Pubblichiamo il testo dell'appello lanciato della nostra studentessa Francesca Benedetta Penna, ripreso dal mensile Tempi

di Francesca Benedetta Penna

In questi giorni stiamo vivendo una condizione radicalmente nuova, che ci impone nuovi stili di vita e nuove responsabilità al fine di contenere e gestire al meglio l’emergenza coronavirus. Ognuno è chiamato a prendere delle decisioni per proteggere sé stesso e gli altri. Ma, leggendo il decreto del presidente del Consiglio dei ministri (DPCM) dell’8 marzo 2020, articolo 1, comma 1, lettera i, e il decreto del 9 marzo, articolo 1, comma 1, non posso non pormi delle domande. Di fronte alla morte non basta liquidare l’argomento con la benedizione della salma e della tomba, sospendendo i funerali. 

La perdita di una persona cara è un’esperienza drammatica, che necessita di spazi adeguati per vivere il lutto nella sua dimensione personale e sociale, oltre che religiosa. Il funerale permette, nella nostra cultura, di vivere il cordoglio e iniziare una corretta elaborazione.

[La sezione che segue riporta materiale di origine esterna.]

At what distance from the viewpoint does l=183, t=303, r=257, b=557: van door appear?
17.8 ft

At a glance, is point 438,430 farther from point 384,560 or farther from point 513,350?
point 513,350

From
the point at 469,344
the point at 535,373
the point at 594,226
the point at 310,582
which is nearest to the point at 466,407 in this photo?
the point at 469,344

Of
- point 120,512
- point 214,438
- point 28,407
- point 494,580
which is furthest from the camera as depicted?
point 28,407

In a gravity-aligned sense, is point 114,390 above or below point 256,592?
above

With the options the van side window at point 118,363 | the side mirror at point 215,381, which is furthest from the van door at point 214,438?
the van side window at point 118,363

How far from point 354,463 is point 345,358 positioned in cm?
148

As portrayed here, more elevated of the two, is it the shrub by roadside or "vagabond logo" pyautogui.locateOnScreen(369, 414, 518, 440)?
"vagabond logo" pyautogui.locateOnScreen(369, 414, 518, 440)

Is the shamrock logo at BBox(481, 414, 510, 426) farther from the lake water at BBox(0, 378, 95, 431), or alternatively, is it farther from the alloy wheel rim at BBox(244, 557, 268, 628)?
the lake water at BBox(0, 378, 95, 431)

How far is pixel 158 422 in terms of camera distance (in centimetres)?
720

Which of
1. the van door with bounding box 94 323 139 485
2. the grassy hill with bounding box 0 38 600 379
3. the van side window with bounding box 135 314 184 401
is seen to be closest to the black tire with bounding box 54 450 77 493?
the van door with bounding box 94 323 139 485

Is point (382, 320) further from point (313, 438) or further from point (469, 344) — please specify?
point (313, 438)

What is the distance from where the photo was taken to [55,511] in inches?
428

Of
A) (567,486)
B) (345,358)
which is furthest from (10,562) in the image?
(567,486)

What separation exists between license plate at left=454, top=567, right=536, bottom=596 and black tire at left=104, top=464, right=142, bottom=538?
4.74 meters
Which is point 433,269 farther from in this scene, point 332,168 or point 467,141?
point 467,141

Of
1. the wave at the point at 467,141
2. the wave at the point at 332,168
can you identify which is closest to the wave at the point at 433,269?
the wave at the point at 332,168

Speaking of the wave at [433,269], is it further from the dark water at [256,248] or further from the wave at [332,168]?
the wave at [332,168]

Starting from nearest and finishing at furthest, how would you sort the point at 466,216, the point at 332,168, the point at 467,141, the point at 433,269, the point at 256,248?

Non celebrare funerali pubblici oggi è comprensibile, risponde ad un’esigenza straordinaria di salute pubblica, ma non celebrare i funerali affatto, neanche in forma privata alla presenza dei parenti stretti, rispettando le distanze di sicurezza, introduce a mio parere un elemento di disumanità e crudeltà intollerabile, lede i diritti umani.